3 min readOct 27, 2024

Image source: https://datascience.stackexchange.com/questions/61467/clarification-on-train-test-and-val-and-how-to-use-implement-it

INTRODUCTION: WHAT IS THE TEST SET?

People think they understand the test set in machine learning, but the reality often proves otherwise. Many believe it’s just a dataset used to validate a model, but frequent mistakes reveal a deeper misunderstanding of its true purpose. From mixing data incorrectly to unintentionally sharing information between datasets, these missteps show that the test set’s role is often misunderstood.

In machine learning, the test set is a critical part of building a model. It’s used to simulate the real-world conditions that the model will face when it’s actually in use, showing us how well it handles new data. However, a lot of people misunderstand the purpose of the test set, leading to something called data leakage. This can make the model look great during testing but lead to poor results when it’s actually deployed.

PRE-PROCESSING AND LEAKAGE

Now, let’s think about it. If the test set is a simulation of real-world conditions, it should be kept separate from the training process and shouldn’t interfere with any part of building the model. A common mistake is applying data processing steps — such as handling missing values, scaling, and encoding — to the entire dataset before splitting it into training and test sets. This blurs the line between the datasets, which is a critical error.

For instance, say you’re filling missing values by using the average of a column. If you calculate this average from the entire dataset, information from the test set leaks into the training data. By calculating the average with data from both sets, you’re unintentionally using test information in training, violating the test set’s purpose. The test set should not impact the training process, yet this approach lets test data influence training, creating a hidden data leak.

DEALING WITH IMBALANCED DATA

Image source: https://medium.com/analytics-vidhya/undersampling-and-oversampling-an-old-and-a-new-approach-4f984a0e8392

Another common issue is when people do data augmentation before splitting their data. Data augmentation, like creating extra examples to balance the dataset, can help build better models. But it’s important to do this only with the training set. If you add augmented data to the test set, it loses its purpose as a true reflection of real-world data. It’s even worse if you apply augmentation before splitting because augmented copies of training data can end up in the test set. This can cause the model to learn specific details of these generated examples, rather than focusing on the original data. The test set should look as close to reality as possible for an honest check of the model’s performance.

SEQUENTIAL OVERFITTING

Image source: How to avoid machine learning pitfalls:
a guide for academic researchers

Another form of data leakage is something called sequential overfitting.

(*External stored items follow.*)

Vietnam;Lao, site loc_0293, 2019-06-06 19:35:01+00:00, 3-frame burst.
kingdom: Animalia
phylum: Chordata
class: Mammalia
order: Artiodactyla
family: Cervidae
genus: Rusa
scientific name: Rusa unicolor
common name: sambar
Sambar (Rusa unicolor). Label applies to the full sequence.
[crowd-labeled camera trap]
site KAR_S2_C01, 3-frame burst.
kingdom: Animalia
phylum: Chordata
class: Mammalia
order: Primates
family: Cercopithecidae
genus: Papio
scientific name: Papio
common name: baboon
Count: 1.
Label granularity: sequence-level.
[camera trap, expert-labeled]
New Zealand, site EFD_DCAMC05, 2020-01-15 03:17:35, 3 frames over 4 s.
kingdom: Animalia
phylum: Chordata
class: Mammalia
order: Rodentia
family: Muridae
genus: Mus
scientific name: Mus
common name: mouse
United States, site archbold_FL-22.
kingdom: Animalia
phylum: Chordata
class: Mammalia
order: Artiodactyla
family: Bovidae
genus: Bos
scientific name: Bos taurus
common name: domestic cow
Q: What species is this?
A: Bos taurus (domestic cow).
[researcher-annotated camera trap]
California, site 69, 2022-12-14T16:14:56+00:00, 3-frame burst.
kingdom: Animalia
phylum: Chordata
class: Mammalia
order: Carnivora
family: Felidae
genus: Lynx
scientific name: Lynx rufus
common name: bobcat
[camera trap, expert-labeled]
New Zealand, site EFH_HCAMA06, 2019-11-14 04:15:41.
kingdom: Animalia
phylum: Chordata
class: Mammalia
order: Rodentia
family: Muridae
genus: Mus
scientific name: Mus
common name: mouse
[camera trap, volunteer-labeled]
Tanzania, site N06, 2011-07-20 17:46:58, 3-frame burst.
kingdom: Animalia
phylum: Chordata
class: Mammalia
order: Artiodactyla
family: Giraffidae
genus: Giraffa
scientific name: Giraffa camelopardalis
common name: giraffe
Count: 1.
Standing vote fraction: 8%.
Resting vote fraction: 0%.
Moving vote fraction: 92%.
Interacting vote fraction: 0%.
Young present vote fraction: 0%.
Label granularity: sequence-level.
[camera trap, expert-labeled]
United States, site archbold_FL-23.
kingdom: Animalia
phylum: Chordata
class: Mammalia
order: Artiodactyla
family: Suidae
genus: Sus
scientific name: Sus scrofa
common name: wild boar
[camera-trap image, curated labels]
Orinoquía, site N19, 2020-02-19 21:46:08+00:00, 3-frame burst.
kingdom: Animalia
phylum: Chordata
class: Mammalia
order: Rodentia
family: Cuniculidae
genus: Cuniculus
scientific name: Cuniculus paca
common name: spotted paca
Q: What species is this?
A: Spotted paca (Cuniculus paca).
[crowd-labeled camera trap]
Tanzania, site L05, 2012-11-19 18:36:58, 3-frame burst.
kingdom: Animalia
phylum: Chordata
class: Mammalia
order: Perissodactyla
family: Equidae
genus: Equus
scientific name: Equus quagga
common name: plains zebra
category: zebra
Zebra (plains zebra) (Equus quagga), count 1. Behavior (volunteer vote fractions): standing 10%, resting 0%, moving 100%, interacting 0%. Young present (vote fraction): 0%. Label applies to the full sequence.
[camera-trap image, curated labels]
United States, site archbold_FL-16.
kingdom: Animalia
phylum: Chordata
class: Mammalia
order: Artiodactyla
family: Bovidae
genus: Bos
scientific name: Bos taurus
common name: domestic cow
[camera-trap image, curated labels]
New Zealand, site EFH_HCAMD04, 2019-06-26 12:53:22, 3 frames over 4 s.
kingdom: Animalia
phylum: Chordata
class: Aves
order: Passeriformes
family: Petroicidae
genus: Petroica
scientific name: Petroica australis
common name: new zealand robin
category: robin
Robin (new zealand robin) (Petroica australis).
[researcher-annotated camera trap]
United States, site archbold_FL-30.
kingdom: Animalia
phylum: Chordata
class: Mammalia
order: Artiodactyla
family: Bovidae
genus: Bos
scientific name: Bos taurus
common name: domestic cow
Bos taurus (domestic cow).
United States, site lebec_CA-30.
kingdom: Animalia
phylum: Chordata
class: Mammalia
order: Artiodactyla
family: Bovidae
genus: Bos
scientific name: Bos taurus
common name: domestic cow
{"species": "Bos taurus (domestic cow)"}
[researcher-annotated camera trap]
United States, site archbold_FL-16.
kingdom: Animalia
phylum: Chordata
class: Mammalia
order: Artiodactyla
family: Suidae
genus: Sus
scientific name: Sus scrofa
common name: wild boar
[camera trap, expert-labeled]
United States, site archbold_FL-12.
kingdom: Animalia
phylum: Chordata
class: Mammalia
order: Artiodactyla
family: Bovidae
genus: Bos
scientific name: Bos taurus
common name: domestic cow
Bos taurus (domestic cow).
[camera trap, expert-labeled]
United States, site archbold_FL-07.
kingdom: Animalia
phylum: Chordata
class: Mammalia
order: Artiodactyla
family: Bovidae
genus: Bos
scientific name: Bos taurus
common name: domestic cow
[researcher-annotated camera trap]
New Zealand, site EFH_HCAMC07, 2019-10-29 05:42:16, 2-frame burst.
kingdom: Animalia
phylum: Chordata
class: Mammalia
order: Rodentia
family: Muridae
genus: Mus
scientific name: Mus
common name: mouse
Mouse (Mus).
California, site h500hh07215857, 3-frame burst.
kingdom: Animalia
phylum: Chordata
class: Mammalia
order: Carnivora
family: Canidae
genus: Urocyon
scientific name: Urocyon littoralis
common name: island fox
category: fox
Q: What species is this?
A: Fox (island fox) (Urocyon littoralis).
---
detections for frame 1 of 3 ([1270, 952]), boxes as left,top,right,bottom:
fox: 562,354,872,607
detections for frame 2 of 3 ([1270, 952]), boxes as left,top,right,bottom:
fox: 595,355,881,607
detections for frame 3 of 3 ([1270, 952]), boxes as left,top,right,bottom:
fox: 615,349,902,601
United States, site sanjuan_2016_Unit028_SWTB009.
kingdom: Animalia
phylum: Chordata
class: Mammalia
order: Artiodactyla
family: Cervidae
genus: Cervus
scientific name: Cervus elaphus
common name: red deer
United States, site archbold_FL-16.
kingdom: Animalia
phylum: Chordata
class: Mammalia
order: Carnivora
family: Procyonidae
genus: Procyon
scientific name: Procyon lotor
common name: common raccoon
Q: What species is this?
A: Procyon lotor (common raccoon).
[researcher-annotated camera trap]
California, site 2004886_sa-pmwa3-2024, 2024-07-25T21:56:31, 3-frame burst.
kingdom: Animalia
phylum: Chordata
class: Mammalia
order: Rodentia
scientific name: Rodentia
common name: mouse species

This happens when you build and test several models, making changes based on how each one does on the test set. When you keep using the test set to improve the model, information from it sneaks into the training process over time. This repeated tweaking gradually overfits the model to the test data, meaning it performs well on the test set but poorly on new data. To avoid this, use a separate validation set to adjust the model, saving the test set for the very last step to get a true picture of how it will perform in the real world.

FINAL CONSIDERATIONS

Being careful with the test set is key to building machine learning models that actually work in practice. Following these guidelines helps avoid common mistakes and results in a model that’s ready to handle real-world data accurately.